(Scene-based spatial questions)
>>>

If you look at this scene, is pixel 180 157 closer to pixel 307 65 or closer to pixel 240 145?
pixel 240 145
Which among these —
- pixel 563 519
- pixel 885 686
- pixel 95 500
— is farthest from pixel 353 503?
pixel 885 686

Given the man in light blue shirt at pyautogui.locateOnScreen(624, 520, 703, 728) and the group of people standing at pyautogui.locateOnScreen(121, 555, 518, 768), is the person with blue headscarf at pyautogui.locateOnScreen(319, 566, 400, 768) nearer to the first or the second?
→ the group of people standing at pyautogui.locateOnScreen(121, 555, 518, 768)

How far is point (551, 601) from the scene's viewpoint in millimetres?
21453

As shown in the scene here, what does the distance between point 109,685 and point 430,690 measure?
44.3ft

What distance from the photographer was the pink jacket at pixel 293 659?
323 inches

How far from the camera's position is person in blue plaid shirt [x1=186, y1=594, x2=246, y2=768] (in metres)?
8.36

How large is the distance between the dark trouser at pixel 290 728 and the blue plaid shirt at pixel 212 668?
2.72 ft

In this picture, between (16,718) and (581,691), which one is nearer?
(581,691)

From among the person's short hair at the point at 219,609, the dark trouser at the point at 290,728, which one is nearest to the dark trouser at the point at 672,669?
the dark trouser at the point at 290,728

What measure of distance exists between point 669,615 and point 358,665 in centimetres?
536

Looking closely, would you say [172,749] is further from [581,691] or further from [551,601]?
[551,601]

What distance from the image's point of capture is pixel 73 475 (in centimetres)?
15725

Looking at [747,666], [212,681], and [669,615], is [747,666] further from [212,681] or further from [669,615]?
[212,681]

<<<

Render the stretch of items from the line containing "What distance from the image's" through the end as a Markdown table with the columns Row and Line, skipping blank lines.

| Row | Line |
|---|---|
| 1 | What distance from the image's point of capture is pixel 73 475 (in centimetres)? |
| 2 | 15725 |
| 3 | Looking at [747,666], [212,681], and [669,615], is [747,666] further from [212,681] or further from [669,615]? |
| 4 | [212,681] |